Surprisingly, even believers in Jesus Christ engage in such strategies. They are willing to modify their perception of God to advance a political or social issue. Conflict usually does one of two things in a person; it draws people closer to God or pushes them away. It has been my experience that those who move away eventually choose a tame god that better fits their perception and understanding. The Bible calls this idolatry.
It is crucial to discern how our culture attempts to manage God and how these tactics show up in society. 2020 has been a year full of global turmoil, and it has forced us to grapple with a pandemic, racial injustice, questions about patriotism, capitalism, socialism, and environmental activism, to name a few. Each camp spins a god to fit their party, champion their cause, and condemn those who disagree. It is a way to build consensus and then together say to God, “This is how we see it, and this is how it should be.”
But what does God think about our attempts to manage Him, and how does He respond?
The disciples tried to manage Jesus, and the Gospels record how He responded. On one occasion, Peter exhorted Jesus to give up the idea of the cross. Jesus replied, “Get away from me, Satan!” [NLT] Judas Iscariot also tried to set Jesus straight about the expensive perfume that Mary poured out on His feet, an attempt that earned him a firm rebuke. Throughout Scripture, it is clear that God is not looking for our opinion or counsel. He is immutable.
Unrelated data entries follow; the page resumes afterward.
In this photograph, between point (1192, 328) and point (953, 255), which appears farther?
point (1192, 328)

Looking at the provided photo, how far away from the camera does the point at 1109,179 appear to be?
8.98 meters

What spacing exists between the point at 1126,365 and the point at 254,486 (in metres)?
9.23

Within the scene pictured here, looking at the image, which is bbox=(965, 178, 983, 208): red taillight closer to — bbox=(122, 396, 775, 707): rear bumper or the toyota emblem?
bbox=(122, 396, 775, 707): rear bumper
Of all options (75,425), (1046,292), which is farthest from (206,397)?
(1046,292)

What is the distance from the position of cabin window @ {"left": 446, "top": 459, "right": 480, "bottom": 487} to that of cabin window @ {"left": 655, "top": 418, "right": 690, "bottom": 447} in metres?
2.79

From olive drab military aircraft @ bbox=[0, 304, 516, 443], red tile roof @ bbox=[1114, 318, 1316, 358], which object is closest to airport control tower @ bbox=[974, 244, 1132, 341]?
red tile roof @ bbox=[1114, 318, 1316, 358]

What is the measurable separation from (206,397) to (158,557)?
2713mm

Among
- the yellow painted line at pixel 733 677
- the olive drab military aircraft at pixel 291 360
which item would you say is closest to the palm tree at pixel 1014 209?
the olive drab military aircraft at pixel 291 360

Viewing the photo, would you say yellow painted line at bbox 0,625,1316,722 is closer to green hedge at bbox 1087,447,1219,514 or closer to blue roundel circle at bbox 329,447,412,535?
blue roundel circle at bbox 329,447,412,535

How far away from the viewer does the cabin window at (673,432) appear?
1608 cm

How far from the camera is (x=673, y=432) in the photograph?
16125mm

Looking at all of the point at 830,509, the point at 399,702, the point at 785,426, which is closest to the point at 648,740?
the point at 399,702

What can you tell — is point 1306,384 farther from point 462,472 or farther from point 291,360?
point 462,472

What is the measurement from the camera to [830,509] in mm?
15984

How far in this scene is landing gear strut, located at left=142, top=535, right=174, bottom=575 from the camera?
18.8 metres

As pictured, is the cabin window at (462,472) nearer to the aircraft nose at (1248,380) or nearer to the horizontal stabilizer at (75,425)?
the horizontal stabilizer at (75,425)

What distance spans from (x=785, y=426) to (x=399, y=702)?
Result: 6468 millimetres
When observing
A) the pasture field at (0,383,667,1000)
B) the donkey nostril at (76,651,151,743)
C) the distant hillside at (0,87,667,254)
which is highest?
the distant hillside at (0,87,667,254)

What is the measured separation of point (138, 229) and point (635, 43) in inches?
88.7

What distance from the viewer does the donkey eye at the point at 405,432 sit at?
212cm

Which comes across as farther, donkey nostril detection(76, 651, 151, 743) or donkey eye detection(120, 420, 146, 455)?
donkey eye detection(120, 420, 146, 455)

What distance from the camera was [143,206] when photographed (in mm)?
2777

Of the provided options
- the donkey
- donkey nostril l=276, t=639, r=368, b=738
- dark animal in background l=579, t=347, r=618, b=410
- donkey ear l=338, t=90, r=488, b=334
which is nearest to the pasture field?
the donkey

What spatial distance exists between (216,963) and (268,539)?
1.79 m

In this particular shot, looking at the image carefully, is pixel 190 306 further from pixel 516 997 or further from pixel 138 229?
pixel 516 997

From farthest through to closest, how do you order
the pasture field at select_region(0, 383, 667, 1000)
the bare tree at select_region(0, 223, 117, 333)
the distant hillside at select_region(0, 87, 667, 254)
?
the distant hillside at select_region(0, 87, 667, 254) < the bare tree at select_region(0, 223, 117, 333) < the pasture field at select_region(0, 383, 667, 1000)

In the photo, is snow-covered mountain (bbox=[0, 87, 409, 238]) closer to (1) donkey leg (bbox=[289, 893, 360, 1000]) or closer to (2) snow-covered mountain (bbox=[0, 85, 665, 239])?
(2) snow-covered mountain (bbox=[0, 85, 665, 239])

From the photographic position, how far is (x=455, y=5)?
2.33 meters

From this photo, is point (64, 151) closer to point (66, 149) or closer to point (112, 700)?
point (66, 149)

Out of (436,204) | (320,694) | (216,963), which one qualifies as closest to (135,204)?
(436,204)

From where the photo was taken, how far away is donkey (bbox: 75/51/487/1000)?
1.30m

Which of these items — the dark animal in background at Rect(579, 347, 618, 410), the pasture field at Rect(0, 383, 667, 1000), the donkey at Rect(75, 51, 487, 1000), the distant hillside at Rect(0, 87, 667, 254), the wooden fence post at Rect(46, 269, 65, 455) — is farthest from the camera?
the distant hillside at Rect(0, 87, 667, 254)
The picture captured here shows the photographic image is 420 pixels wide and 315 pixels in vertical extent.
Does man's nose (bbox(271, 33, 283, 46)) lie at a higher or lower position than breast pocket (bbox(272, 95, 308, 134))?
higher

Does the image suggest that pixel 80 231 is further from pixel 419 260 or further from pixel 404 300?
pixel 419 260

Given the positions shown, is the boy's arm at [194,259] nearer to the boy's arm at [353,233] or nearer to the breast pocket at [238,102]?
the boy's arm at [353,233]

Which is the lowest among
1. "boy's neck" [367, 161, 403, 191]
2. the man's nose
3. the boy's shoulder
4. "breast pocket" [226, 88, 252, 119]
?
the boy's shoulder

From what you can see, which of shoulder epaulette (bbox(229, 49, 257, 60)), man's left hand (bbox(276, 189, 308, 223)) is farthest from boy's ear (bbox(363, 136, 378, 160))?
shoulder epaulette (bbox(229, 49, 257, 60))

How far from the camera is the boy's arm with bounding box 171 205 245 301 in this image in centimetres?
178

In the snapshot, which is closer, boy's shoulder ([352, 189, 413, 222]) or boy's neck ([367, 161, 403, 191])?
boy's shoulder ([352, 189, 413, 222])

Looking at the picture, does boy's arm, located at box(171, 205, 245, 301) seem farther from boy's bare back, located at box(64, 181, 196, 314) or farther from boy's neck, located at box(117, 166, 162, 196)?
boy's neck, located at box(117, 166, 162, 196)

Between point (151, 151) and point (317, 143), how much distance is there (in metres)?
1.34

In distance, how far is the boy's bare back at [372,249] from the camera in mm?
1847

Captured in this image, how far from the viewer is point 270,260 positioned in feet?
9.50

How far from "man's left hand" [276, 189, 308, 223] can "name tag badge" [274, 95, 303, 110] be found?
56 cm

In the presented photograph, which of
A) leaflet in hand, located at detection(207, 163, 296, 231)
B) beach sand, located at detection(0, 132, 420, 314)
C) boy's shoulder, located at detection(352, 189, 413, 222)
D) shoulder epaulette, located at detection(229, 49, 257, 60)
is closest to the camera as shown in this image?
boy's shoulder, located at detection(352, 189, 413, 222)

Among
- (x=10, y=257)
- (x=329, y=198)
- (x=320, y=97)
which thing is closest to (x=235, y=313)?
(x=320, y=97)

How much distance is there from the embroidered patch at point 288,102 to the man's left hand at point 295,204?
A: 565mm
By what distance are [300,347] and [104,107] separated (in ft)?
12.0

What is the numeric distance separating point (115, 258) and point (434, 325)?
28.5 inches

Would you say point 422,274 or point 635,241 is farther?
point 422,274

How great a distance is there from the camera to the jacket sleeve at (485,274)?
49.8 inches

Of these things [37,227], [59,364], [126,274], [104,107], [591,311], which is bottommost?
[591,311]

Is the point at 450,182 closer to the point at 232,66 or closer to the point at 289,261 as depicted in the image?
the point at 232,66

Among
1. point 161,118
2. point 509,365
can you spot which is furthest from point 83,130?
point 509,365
Our desire to tame God leaves us vulnerable to becoming unfruitful and unproductive in our knowledge of Him. It also causes division and leads to alienating whole segments of society. When faced with conflict, such a stance extends the time we spend in denial of what God has allowed, causing us to argue with Him and often bargain as well, to try to find acceptable ways out of the situation. Instead of embracing the pain, we go shopping for a point of view that promises our desired outcome.
In the wake of 2020, the conflicts and the disasters it has brought, let us take some time to let reality sink in. In our time of suffering, let us admit, “We are afflicted.” Let us turn to God and listen. My prayer is that He will grant us a knowledge of the truth, leading us to repentance.